Teens With Cancer Present Unique Psychological Issues
IU School of Medicine Feb 13, 2009
“Teens are at the threshold of life, increasingly separating from parents, developing close peer and romantic relationships, and thinking about the future — about thing like college and jobs. But when confronted with a life threatening diagnosis, along with that diagnosis comes the often need to surrender a growing independence and rely upon their parents once again,” said Melissa Carpentier, Ph.D., assistant professor of pediatrics at the Indiana University School of Medicine and associate member of the Indiana University Melvin and Bren Simon Cancer Center. Dr. Carpentier is a psychology researcher who studies the quality of life and health behaviors of adolescents treated for cancer.

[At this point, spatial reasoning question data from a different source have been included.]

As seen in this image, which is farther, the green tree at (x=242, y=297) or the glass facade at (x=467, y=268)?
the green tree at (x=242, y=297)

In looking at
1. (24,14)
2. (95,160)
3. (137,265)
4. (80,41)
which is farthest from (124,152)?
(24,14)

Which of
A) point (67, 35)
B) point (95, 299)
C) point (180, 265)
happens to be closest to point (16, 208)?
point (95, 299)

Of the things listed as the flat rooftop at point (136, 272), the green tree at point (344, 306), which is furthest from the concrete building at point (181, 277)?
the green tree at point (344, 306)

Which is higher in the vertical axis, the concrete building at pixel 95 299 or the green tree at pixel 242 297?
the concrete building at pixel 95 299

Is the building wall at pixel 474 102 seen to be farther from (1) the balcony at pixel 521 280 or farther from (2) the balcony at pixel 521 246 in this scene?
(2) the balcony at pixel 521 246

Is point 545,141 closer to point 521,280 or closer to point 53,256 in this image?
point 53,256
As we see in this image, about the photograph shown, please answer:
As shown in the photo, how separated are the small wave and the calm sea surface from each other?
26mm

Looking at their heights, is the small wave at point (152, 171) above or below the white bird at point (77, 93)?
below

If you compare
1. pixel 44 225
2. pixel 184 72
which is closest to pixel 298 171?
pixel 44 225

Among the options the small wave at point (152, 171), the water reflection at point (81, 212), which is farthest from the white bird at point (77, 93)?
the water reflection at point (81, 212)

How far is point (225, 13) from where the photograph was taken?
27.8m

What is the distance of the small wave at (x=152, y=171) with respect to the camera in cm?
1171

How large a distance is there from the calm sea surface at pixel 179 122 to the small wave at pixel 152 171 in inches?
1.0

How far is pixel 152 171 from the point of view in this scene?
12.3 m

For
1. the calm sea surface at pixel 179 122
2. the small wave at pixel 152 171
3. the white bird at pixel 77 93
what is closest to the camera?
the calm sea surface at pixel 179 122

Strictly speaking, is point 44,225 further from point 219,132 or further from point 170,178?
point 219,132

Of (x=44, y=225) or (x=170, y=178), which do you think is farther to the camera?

“Unfortunately, teens are often lumped together with children when we consider the psychological effects of cancer, but they differ in many aspects from children and really should be focused on as a distinct group. We need to take teens’ unique perceptions into account and listen to what they are struggling with,” Dr. Carpentier says.
The teenage years are a time of hormonal and physical changes, a shift from dependence on parents to greater reliance upon peers, as well as the development of dating and sexual relationships as teens transition to adulthood. According to Dr. Carpentier, little research has been done on how peer and romantic relationships in teens with cancer affect critical outcomes such as quality of life.
The teenage years can also be a time of experimentation with behaviors such as smoking, drinking, and sex. Many teens also struggle with issues related to body image – am I too fat? Am I too thin? Is my acne noticeable? Teens with cancer are burdened with these pressures and concerns and much more. Dr. Carpentier says that it is important for the medical team, as well as parents, to convey to the teen with cancer that they understand and empathize with what he or she is going through.
Teens, especially older ones, are accustomed to having increased control and independence in their lives. Cancer largely robs them of this newly experienced freedom, and may cause friction between the teen and his or her parents. Yet even if they are resistant to parental guidance, Dr. Carpentier says teens do need parental help to make decisions which impact their future and which may be especially difficult for a teen to consider, such as future fertility. This is particularly important as cancers which involve the male and female reproductive organs are among the most common in teen cancer diagnoses.
Dr. Carpentier advises parents to engage in clear, straight forward communication and include teens with cancer as important partners in their medical treatment. This includes providing teens with cancer with choices whenever possible in order to maintain some sense of independence and control during a difficult time period. As examples, Dr. Carpentier suggests consulting with the teen on decisions presented by the medical team to the family such as preferred time of day to receive chemotherapy or allowing the teen to decide whether to wear a hospital gown or something more creative. She says this provides teens with some sense of normalcy during what may otherwise be a particularly dependent stage in their lives.
In her study of 39 teens diagnosed with cancer, approximately 40 percent were involved in a dating relationship. While she didn’t follow them long-term to see what happened to the relationship – did it continue or did it disintegrate – Dr. Carpentier did find that aspects of those dating relationships, such as level of support, conflict, and anxiety, were significantly related to teens’ quality of life, distress, and engagement in healthy versus unhealthy behaviors.
“We saw that those teens with cancer who reported more positive dating relationships were in a better place overall than those teens who did not have such positive relationships,” Dr. Carpentier said.
Dr. Carpentier and Larry Mullins, Ph.D., of Oklahoma State University, are the authors of Adolescents With Cancer: The Influence of Close Relationships on Quality of Life, Distress, and Health Behaviors, a new book targeted to physicians, psychologists, social workers and others who treat teens with cancer.
“I study teens and their relationships with peers and romantic partners because understanding these relationships may provide us with critical information on how best to help teens deal with their cancer and its impact on their lives and the lives of those who surround them. Little work has been done in this area, despite the fact that the teen years represent one of the most challenging developmental periods and such challenges are likely to be magnified tremendously when you add in a diagnosis of cancer,” she said.
In her next study, Dr. Carpentier plans to focus specifically on teen and young adult testicular cancer patients and their romantic partners to learn how testicular cancer impacts relationships, sexuality and fertility in the years following diagnosis and treatment.